Las tribus al este del Jordán

Iehoshúa les dijo a las tribus de Reuven, Gad y parte de la de Menashé que podían retornar a sus hogares y familias del otro lado del Jordán…

Iehoshúa les dijo a las tribus de Reuven, Gad y parte de la de Menashé (quienes habían venido a ayudar a las otras tri­bus en la conquista de Israel) que podían retornar a sus ho­gares y familias del otro lado del Jordán. Les previno que de­bían mantenerse leales a Di-s y Su Torá y no apartarse en mo­do alguno de las mitzvot.

Al llegar a sus casas, construyeron un altar a Di-s como tribu­to por los grandes milagros que había realizado a favor de ellos. Al escuchar esto, las demás tribus creyeron equivocada­mente que este altar estaba destinado a recibir sacrificios pa­ra Di-s, lo cual hubiera sido un grave pecado, puesto que ha­bía ya un Mishkán (Tabernáculo) construido en Shilo y ofren­das fuera de él estaban prohibidas. Entonces, las tribus se unieron para atacar a las otras dos y media, pero cuando en­tendieron que el altar era sólo un monumento a Di-s, desis­tieron.

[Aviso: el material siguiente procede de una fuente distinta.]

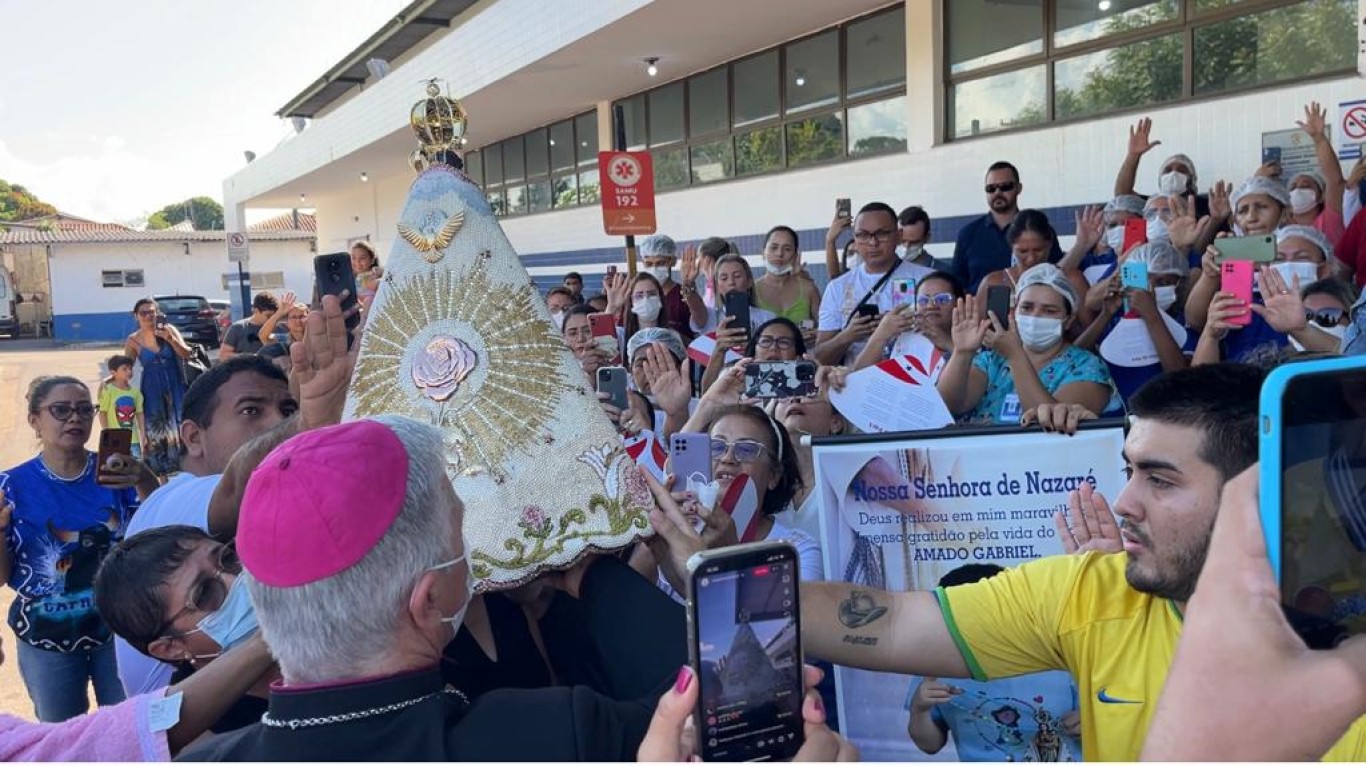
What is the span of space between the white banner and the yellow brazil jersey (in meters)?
0.57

Estas tribus de Reuven, Gad y parte de Menashé te­mían que el río Jordán pudiera actuar de barrera y las separara del resto de la nación. De esta manera, las demás tribus que residían en ¡a margen occidental del río, podrían incul­car a sus hijos que los del otro lado no tenían nada que ver con el Di-s de Israel. Por ese motivo fue que construyeron el altar, para dar testimonio a las generaciones venideras de que su servicio era solamente a Di-s. Consideraban el altar como testigo de que jamás se rebelarían contra el Todopode­roso. Luego de años de batallas y conquistas, Di-s permitió a los judíos descansar y vivir pacíficamente. Ya era Iehoshúa muy viejo cuando reunió a todo el pueblo de Israel, incluidos los Ancianos, los Jueces y los funcionarios. Entonces les recor­dó todo lo que Hashem había hecho por ellos, todos los mi­lagros y las batallas peleadas, y los previno de no dejarse influenciar por los pueblos que aun quedaban en el territorio y no habían sido conquistados. Si osaban adorar a los dioses falsos de sus vecinos, desatarían ¡a ira de Di-s contra Su pro­pio pueblo. Así como Di-s había cumplido todas las promesas y bendiciones que había hecho a los judíos, así también man­tendría Su palabra en cuanto al castigo que les acarrearía de­sobedecer el pacto.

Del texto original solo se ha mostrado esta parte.